Question

How do you find the derivative of $y = {\tan ^2}(3x)$ ?

Answer 1

This is a combination of three functions ${g^2}$ , $g = \tan$ and $3\;x$ . So in this case we will use the chain rule of differentiation. Then we will differentiate the functions term by term. We may have to use the chain rule many times whenever there is a conjugate function.

Formula Used : Chain rule of differentiation: The derivative of $f(g(x))$ is $f'(g(x)).g'(x)$ .
$\dfrac{d}{{dz}}({z^n}) = n{z^{n - 1}}$.
$\dfrac{d}{{dz}}(\tan z) = {\sec ^2}z$ .

Complete step by step answer:
We have;
$y = {\tan ^2}(3x)$
Let, $f = {g^2}$
And $g = \tan$
And $h(x) = 3x$ .
$\therefore g(h(x)) = \tan (3x)$ .
Then we can write;
$y = f(g(h(x)))$
At first, we will consider $g(h(x)) = j(x)$ .
$\therefore y = f(j(x))$
Differentiating both sides w.r.t. $x$ we will get;
$\dfrac{{dy}}{{dx}} = \dfrac{d}{{dx}}(f(j(x))$
Here we will apply the chain rule of differentiation and get;
$\Rightarrow \dfrac{{dy}}{{dx}} = \dfrac{{df}}{{dx}}\dfrac{{dj}}{{dx}}$
Another form is;
$\Rightarrow \dfrac{{dy}}{{dx}} = f'(j(x)).j'(x)$
Now, we know that $\dfrac{d}{{dz}}({z^n}) = n{z^{n - 1}}$ . By applying this we will get;
$f'(j(x)) = 2\tan (3x)$
Now, similarly by applying the chain rule of differentiation on $j(x)$ we will get;
$j'(x) = g'(h(x))h'(x)$
We know that $\dfrac{d}{{dz}}(\tan z) = {\sec ^2}z$ .
$\therefore g'(h(x)) = {\sec ^2}(3x)$
And $h'(x) = \dfrac{d}{{dx}}(3x)$ .
Differentiating we get;
$\Rightarrow h'(x) = 3$
$\therefore j'(x) = ({\sec ^2}(3x)) \times 3$
Simplifying we get;
$\Rightarrow j'(x) = 3{\sec ^2}(3x)$
Put all this value together finally we get;
$\therefore \dfrac{{dy}}{{dx}} = 2 \times 3 \times \tan (3x) \times {\sec ^2}(3x)$
Simplifying this we get;
$\Rightarrow \dfrac{{dy}}{{dx}} = 6 \times \tan (3x) \times {\sec ^2}(3x)$ .
We know that $\tan \theta = \dfrac{{\sin \theta }}{{\cos \theta }}$
And $\sec \theta = \dfrac{1}{{\cos \theta }}$ .
Applying this we will get;
$\Rightarrow \dfrac{{dy}}{{dx}} = 6\dfrac{{\sin 3x}}{{{{\cos }^3}(3x)}}$ .

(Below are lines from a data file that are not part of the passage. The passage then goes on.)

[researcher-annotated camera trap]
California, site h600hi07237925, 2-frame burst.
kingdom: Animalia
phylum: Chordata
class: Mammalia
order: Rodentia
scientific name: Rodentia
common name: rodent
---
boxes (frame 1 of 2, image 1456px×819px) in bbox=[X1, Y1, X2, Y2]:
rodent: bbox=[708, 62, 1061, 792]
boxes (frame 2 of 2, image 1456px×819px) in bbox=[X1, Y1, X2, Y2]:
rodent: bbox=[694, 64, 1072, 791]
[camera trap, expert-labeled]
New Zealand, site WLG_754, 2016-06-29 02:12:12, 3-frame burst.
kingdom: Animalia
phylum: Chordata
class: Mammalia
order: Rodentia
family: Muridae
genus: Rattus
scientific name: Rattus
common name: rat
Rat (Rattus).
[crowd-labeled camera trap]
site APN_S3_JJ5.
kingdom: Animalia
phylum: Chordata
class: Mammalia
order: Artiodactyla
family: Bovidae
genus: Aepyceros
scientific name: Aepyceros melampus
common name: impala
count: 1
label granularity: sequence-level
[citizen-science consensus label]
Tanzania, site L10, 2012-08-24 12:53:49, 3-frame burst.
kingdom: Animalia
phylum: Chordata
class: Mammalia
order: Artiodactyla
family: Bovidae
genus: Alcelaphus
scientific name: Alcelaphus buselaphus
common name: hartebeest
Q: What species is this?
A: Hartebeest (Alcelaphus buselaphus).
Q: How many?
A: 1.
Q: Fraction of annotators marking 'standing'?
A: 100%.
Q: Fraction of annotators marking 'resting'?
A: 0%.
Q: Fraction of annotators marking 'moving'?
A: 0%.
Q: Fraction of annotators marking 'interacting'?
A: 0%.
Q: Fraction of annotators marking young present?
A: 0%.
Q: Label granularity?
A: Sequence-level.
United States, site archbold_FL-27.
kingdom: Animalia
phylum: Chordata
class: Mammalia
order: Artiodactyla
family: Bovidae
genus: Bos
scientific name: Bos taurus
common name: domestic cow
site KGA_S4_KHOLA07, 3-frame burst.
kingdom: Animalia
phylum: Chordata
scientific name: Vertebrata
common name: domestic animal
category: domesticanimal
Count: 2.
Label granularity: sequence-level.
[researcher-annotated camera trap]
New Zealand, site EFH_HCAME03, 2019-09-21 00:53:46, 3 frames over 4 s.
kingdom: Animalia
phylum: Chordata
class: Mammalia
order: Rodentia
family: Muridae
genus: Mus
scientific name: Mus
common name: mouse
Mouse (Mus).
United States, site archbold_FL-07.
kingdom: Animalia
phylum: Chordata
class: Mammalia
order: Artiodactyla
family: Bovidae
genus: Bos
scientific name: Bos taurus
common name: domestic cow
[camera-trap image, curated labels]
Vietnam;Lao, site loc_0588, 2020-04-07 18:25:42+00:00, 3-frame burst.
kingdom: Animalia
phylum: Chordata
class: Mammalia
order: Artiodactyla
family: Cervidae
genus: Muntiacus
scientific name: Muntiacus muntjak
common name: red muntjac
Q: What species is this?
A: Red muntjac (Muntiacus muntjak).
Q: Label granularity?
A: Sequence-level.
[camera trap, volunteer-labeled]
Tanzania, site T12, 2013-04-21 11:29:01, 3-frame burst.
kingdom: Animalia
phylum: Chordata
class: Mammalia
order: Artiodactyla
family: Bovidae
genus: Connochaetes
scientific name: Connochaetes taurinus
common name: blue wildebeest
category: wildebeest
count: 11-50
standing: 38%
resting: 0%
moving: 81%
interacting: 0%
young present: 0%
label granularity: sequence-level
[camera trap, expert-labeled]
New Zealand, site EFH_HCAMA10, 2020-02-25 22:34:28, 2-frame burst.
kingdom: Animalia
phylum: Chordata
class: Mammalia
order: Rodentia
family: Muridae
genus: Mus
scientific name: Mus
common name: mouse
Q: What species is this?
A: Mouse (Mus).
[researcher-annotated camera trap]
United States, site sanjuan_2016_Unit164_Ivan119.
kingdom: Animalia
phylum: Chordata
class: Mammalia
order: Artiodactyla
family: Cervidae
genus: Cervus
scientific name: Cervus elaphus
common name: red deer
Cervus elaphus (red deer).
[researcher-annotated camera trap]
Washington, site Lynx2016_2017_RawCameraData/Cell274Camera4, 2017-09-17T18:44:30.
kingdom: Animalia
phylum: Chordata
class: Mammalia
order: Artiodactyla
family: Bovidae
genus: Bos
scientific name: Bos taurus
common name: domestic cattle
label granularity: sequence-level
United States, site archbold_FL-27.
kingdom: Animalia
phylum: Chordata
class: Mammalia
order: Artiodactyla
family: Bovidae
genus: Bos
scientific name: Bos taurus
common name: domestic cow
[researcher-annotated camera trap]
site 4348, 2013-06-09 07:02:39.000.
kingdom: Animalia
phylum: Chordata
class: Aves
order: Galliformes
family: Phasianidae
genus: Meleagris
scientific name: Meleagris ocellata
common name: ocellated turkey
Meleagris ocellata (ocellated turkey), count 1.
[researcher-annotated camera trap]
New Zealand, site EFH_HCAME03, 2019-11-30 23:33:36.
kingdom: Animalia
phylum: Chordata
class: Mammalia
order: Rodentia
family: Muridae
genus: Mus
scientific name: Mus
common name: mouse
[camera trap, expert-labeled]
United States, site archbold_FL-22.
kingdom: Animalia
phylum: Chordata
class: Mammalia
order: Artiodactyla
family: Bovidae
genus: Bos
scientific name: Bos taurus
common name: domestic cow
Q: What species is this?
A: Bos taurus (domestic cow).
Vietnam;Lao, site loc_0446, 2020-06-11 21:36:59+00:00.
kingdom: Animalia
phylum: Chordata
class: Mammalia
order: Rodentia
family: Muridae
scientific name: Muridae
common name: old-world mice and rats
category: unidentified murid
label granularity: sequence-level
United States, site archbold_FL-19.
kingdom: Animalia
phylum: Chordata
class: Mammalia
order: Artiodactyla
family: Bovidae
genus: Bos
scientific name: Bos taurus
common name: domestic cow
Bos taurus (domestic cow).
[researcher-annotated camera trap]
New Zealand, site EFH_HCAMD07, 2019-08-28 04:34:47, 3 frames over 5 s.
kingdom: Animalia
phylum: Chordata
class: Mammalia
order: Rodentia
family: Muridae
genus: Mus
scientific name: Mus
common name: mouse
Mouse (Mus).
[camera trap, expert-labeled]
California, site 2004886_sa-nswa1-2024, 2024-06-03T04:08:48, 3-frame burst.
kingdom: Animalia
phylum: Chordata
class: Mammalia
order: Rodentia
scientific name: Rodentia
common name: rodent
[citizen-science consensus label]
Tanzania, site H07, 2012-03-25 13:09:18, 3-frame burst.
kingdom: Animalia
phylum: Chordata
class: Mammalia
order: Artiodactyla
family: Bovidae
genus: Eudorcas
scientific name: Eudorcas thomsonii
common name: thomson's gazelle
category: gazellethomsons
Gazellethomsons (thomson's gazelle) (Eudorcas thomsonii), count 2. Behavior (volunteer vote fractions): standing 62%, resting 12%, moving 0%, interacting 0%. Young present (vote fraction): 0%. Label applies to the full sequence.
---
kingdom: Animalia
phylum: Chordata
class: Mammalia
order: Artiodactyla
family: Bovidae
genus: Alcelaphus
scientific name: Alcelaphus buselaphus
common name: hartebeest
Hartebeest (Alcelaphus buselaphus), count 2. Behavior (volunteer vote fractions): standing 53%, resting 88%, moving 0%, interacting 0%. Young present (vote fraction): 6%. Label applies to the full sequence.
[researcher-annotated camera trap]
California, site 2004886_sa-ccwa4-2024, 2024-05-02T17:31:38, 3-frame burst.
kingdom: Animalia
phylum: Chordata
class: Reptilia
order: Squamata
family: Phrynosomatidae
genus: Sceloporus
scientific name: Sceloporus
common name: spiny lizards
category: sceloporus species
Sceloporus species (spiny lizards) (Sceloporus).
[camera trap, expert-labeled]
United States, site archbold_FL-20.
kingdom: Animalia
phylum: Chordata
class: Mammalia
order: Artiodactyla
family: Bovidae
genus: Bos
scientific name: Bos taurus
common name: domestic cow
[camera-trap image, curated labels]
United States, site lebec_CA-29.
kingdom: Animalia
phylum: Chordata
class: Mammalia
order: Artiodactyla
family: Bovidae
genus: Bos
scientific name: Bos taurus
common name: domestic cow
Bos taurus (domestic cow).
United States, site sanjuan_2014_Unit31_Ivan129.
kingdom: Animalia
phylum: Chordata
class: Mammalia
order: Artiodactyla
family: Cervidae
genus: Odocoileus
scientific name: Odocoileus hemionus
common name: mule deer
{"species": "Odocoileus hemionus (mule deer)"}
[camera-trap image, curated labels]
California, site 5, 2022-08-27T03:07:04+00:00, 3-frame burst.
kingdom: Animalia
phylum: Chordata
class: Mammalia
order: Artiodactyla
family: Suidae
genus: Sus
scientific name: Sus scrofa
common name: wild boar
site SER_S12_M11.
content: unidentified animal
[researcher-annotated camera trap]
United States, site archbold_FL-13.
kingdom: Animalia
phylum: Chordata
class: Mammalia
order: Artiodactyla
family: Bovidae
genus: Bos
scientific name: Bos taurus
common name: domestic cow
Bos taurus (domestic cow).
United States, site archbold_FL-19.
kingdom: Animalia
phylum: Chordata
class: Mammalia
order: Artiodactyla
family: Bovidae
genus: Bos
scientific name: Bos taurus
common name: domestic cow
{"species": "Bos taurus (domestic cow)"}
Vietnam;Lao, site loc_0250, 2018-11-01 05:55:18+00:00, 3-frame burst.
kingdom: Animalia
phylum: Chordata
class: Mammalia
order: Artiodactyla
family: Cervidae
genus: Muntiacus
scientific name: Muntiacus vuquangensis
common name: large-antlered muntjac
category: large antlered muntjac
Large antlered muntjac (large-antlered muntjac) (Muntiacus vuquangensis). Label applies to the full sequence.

Differentiating $y = {\tan ^2}(3x)$ we get $6\dfrac{{\sin 3x}}{{{{\cos }^3}(3x)}}$ .

Additional Information:
Differentiation of $\tan x$ w.r.t. $x$ is ${\sec ^2}x$ deduction:
We know that;
$\tan x = \dfrac{{\sin x}}{{\cos x}}$
Now to differentiate $\tan x$ w.r.t. $x$ we will use the formula $\dfrac{d}{{dz}}\left( {\dfrac{u}{v}} \right) = \dfrac{{\dfrac{{du}}{{dz}} \cdot v - u \cdot \dfrac{{dv}}{{dz}}}}{{{v^2}}}$ and get;
$\dfrac{d}{{dx}}(\tan x) = \dfrac{{\cos x \cdot \cos x - \sin x \cdot ( - \sin x)}}{{{{\cos }^2}x}}$
Simplifying we get;
$\Rightarrow \dfrac{d}{{dx}}(\tan x) = \dfrac{{{{\cos }^2}x + {{\sin }^2}x}}{{{{\cos }^2}x}}$
As we know that ${\sin ^2}x + {\cos ^2}x = 1$ we will get;
$\Rightarrow \dfrac{d}{{dx}}(\tan x) = \dfrac{1}{{{{\cos }^2}x}}$
We know that $\sec x = \dfrac{1}{{\cos x}}$ .
$\therefore \dfrac{d}{{dx}}(\tan x) = {\sec ^2}x$ .

Note: This type of conjugate function will be easily solved by the chain rule of differentiation. But students must be careful about the differentiation of different functions and always mention w.r.t. what you are differentiating. Most of the time the variable is ignored by the students and then the error occurs.